== What you need to do ==
1: What does the FDIC hearing record say the certified hearing record contains? List every item it names.
2: Answer these questions from the FDIC hearing record:
(a) On what date was the recommended decision decided?
(b) On what date did the FDIC commence its examination of the Bank?
(c) Who signed the certification as Administrative Law Judge?
3: Write the next part of the FDIC hearing record, starting right after its final sentence.

CERTIFYING AND FILING OF
RECORD

FDIC-84-71(b)

   Pursuant to §308.13 of the FDIC Rules and Regulations, I hereby certify to the Board of Directors for decision the record of the hearing in the captioned proceeding. It contains a recommended decision, findings of fact, conclusions of law, proposed order, the transcript, exhibits, briefs and reply brief of the FDIC.
   The parties have been mailed a copy of the recommended decision on this date.
   Dated at Washington, D.C. this 1st day of February, 1985.

/s/ WILLIAM A. SHUE
Administrative Law Judge

RECOMMENDED DECISION

FDIC-84-71b

Decided: February 1, 1985
   * * *, Esquire, Assistant General Counsel, * * *, Esquire, * * *, Esquire and * * *, Esquire for Federal Deposit Insurance Corporation.
   * * *, Esquire and * * *, Esquire for respondent.
By William A. Shue, Administrative Law Judge.
   This proceeding was instituted pursuant to Section 8(a) of the Federal Deposit Insur- {{4-1-90 p.A-452}}ance Act (12 U.S. Code Section 1818(a)). A written Notice of Charges and Hearing was issued by direction of the Board of Directors of the Federal Deposit Insurance Corporation ("FDIC") to the * * * Bank of * * *, * * * ("Bank") on April 15, 1984. The Notice of Charges and Hearing sought an order under the provisions of 8(b)(1) of the Federal Deposit Insurance Act. 12 U.S.C. Section 1818(b)(1). The Notice of Charges and Hearing was issued under the provisions of the Federal Deposit Insurance Act, 12 U.S.C. Sec. 1811-1831(d) (the "Act") and the FDIC's Rules of Practice and Procedure, 12 C.F.R., Part 308. The FDIC commenced an examination of the Bank on October 14, 1983, and five months after the completion of the examination on April 15, 1984, instituted this action to impose a Cease and Desist Order on the Bank. The order was drawn to require the Bank to cease and desist from committing unsafe and unsound practices allegedly discovered during the course of the October 14, 1983 examination. The Bank has placed the allegations of the FDIC in issue and has raised numerous affirmative defenses.

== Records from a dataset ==
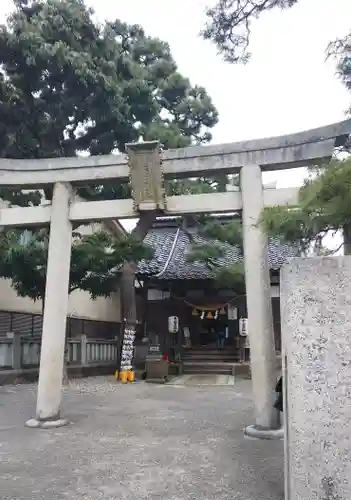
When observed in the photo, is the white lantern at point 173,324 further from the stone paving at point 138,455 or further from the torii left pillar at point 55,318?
the torii left pillar at point 55,318

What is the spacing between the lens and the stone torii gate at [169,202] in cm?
665

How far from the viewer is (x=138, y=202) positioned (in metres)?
7.36

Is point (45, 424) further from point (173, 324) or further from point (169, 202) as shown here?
point (173, 324)

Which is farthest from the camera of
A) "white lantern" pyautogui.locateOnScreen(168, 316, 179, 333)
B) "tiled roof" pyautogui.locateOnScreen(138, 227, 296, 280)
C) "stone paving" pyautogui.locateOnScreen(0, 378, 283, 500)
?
"tiled roof" pyautogui.locateOnScreen(138, 227, 296, 280)

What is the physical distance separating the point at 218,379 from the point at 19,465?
445 inches

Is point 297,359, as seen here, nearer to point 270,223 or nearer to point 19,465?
point 270,223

== Answers to the exercise ==
1:
- recommended decision
- findings of fact
- conclusions of law
- proposed order
- transcript
- exhibits
- briefs
- reply brief of the FDIC

2:
(a) February 1, 1985
(b) October 14, 1983
(c) William A. Shue

3:
   On September 12 through 18, 1984, a formal hearing was held before the undersigned in * * *. Briefs were filed by the parties and the FDIC also filed a reply brief.
   The findings and conclusions herein are based upon the record and upon observation of the demeanor of the various witnesses.

Statement of Facts

   The * * * Bank is a corporation existing and doing business under the laws of * * * and has its principal place of business at * * *. It is, and has been at all times pertinent to this proceeding, an insured statechartered bank and is not a member of the Federal Reserve System. As such, the Bank is subject to the Federal Deposit Insurance Act, 12 U.S.C. §§1811-1831d, the rules and regulations of the Federal Deposit Insurance Corporation and the laws of the State of * * *. The Federal Deposit Insurance Corporation has jurisdiction over the Bank and the subject matter of this proceeding.

    As of October 14, 1983:
       (a) The Bank's total equity capital and reserves equaled $3,340,000;
       (b) The Bank's adjusted equity capital and reserves equaled $2,449,000;
       (c) The Bank's adjusted total assets equaled $29,974,000;
       (d) The Bank's total deposits equaled $26,826,000; and
       (e) The Bank's total loans net of unearned income equaled $19,798,000.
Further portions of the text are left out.